### Exercise prompt
Please rewrite the records between the lines holding "How far from" and "which is lowest?", inclusive, swapping "options" for "choices" and leaving everything else as it is.

### Stored records
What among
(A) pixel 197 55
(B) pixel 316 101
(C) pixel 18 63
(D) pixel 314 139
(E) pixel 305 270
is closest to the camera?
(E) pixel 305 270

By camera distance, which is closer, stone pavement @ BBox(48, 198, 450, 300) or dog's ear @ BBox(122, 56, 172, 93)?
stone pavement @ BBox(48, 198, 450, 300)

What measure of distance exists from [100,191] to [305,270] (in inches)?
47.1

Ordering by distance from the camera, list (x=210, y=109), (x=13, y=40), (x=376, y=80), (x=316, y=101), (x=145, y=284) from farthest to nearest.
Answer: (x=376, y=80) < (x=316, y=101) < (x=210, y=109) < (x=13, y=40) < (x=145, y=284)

...

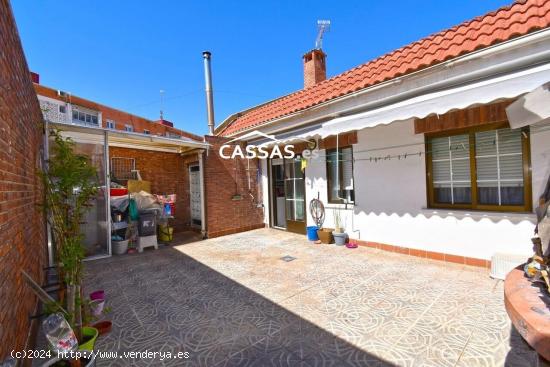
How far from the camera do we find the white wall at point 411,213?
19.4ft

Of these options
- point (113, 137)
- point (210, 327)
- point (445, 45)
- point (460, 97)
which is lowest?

### Answer to the exercise
How far from the camera do we find the white wall at point 411,213?
19.4ft

Of these choices
- point (113, 137)
- point (210, 327)
- point (445, 45)
- point (460, 97)
which is lowest?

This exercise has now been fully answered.